Not all of them serious, of course. As The New Yorker observed: “In the New Roaring Twenties, the U.S. government will pass a sweeping prohibition on company-mandated virtual happy hours. Violators will be arrested and impounded on a Zoom with an improv troupe. The New Roaring Twenties will be a golden age of music — specifically for the genre The Few Bands That Were Somehow Able to Survive on Three Stimulus Checks.”

Are the 20s set to roar again? It seems to have become a favored question in 2021 among consumers who’ve spent the first year of the decade stuck at home on the couch. And it seems worth noting that looking for another edition of the roaring 20s is actually a pretty tall order. Last century’s version may be best known for flappers, the Charleston, bathtub gin and glamorous criminals. Of course, the 2020s might be better known for TikTok dances, maybe a charred chilli and orange aperol spritz, and mysterious figures in hoodies leaking personally identifiable information on the Dark Web.

The 1920s also represented one of the most innovative decades in American history. In fact, it was arguably the most innovative in terms of epoch-making advances being rolled out in the mass market. The washing machine, assembly line refrigerator, garbage disposal, electric razor, instant camera, jukebox and television were all invented or rolled out into mass production in the 1920s. What do we have that measures up? Maybe folding phones, Segways that you can sit in, $16,000 wooden bathtubs and a Keurig that makes ice cream.

That’s not to say that nothing from the roaring 20s will be reincarnated. After all,  the bob is back.

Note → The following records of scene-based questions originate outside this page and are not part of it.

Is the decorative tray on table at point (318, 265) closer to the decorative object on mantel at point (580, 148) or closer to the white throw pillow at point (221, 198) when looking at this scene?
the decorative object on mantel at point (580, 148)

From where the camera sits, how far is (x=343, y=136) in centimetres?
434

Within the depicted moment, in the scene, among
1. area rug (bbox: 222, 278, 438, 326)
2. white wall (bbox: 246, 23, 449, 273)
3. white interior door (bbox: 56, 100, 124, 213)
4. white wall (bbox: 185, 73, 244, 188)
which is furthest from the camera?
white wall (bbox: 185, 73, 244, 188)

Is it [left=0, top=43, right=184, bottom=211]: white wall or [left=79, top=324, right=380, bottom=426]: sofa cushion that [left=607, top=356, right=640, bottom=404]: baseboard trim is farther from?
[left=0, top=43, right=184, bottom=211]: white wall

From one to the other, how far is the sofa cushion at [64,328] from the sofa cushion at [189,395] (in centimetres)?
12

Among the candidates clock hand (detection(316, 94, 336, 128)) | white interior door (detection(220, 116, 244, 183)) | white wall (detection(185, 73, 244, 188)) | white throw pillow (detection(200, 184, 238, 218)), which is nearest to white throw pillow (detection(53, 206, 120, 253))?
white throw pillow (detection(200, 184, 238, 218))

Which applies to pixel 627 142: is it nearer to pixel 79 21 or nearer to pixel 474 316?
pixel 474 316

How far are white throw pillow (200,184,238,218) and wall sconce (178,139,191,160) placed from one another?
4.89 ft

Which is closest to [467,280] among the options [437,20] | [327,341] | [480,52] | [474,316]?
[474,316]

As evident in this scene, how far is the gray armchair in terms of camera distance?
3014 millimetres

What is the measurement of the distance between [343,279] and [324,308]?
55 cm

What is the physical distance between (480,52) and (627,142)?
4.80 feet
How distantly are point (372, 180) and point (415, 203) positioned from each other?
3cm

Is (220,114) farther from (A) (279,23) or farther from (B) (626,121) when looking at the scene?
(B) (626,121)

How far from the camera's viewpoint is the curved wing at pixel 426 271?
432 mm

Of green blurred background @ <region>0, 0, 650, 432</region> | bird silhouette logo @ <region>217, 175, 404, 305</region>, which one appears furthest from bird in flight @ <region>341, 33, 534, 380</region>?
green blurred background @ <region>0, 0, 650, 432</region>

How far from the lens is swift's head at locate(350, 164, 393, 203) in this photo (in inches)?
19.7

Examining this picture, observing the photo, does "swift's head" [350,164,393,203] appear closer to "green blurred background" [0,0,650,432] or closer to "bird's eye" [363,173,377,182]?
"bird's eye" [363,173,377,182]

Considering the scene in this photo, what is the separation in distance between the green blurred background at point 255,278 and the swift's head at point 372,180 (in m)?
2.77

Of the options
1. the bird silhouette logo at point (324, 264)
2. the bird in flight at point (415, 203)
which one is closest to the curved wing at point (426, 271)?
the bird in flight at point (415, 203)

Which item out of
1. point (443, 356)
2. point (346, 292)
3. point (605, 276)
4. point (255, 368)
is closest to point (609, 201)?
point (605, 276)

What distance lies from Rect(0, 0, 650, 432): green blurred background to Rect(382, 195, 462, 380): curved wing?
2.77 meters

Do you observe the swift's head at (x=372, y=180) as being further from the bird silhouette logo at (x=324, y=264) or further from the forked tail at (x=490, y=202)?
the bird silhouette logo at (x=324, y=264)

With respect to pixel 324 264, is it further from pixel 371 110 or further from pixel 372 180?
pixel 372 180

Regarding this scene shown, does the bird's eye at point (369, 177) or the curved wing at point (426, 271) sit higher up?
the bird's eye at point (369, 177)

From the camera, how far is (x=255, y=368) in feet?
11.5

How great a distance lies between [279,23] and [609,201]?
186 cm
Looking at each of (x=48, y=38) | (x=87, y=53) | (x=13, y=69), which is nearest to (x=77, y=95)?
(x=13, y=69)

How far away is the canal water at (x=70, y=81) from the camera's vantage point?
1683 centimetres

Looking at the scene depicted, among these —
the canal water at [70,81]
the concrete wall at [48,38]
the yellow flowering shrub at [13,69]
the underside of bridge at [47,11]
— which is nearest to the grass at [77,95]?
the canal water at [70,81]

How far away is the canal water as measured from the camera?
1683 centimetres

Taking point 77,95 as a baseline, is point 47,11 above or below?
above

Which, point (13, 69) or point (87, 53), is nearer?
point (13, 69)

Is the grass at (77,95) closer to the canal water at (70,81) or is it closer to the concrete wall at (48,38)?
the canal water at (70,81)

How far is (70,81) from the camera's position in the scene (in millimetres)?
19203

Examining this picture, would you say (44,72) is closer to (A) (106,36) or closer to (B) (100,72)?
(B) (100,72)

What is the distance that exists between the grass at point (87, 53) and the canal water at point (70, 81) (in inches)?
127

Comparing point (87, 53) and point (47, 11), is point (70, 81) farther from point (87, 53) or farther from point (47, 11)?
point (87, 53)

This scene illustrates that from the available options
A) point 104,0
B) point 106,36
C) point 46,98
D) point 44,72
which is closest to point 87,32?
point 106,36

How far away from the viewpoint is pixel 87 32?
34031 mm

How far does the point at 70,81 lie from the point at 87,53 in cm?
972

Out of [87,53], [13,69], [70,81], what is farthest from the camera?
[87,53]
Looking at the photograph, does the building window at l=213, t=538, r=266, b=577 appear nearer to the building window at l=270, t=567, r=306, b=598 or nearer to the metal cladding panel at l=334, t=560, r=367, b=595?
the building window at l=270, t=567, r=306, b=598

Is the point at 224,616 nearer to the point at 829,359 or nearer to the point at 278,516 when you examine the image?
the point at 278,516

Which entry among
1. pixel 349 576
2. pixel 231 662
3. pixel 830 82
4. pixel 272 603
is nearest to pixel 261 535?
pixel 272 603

Though first invented in the late 1890s by a Parisian actress to decidedly mixed reviews – one observer noted she had made herself the “ugliest woman alive” with the haircut because the French in 1890 were still French – the style caught on in the 1920s as the new symbol of sexy femininity for the modern women of the 20th century. The bob was accompanied by the advent of women wearing short skirts – and pants. And though short skirts and pants have pretty much stuck around for the remaining 100 years, the bob has come in and out of fashion with various updates since it first broke big 100-ish years ago.

But if reports from The Guardian are to be believed, the bob is back in a big way, and has reclaimed the title of the most popular hairstyle in the world. It’s estimated that the bob is subject to 222,580 monthly Google searches. The hairstyle may in fact have been cheating its way to the top in the last year, as it is one of the easier styles to give oneself while at home on lockdown. Given the number of variations – layered bobs, long bobs (lobs), spiky bobs, asymmetrical bobs, stacked bobs, A-line bobs, avant garde bobs – the odds are good that any amateur can produce some type of bob or other in their bathroom. Maybe not a good bob, but a bob nonetheless.

The haircut, however, isn’t as important as what it symbolizes, which is that people are beginning to care about what they look like again, because they are anticipating seeing other people. Whether the 20s roars like it did a century ago probably matters less than the fact that a growing number of consumers are looking to get back out there after a year of being stuck at home.

Still, we can’t help but hold out hope for the return of flapper dresses.